_Supplied information_
───
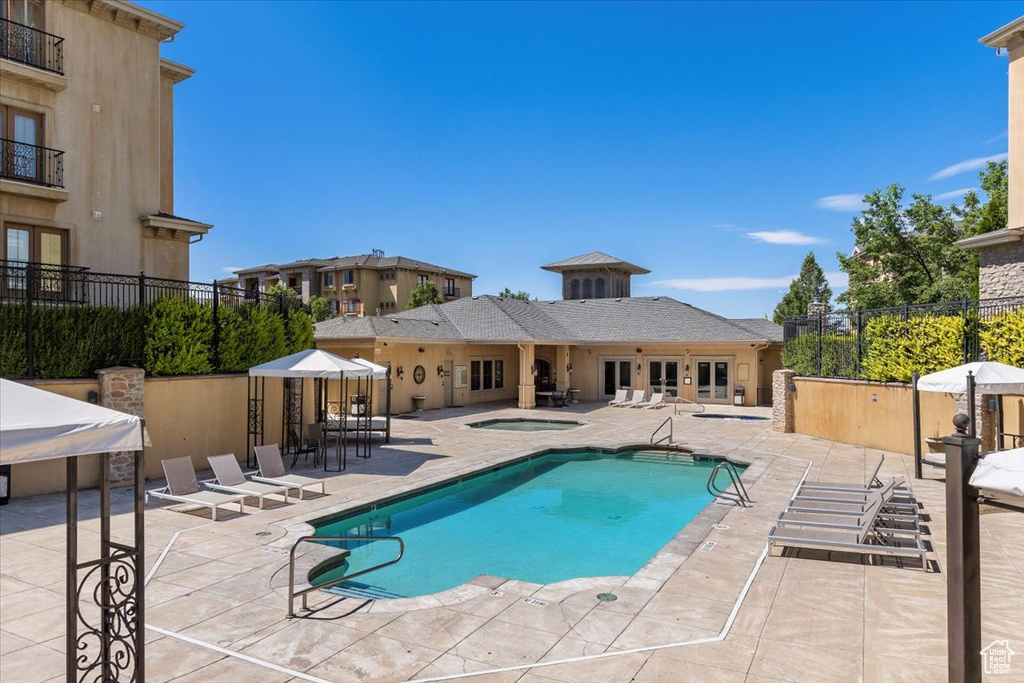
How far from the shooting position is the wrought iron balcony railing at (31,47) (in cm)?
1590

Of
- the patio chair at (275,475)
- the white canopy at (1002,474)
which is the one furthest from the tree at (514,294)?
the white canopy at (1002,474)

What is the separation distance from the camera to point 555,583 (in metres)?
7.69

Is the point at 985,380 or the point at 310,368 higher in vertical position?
───
_Problem description_
Please reproduce all of the material above word for word, leaving the pictures out of your answer.

_Result_
How far from the shooting position is the wrought iron balcony railing at (31,47) (in cm)?
1590

Of
- the patio chair at (275,475)
- the white canopy at (1002,474)
which is the one furthest from the tree at (514,294)?
the white canopy at (1002,474)

What is the separation distance from the camera to point 555,583 (in metres)?
7.69

Is the point at 985,380 or the point at 310,368 higher in vertical position?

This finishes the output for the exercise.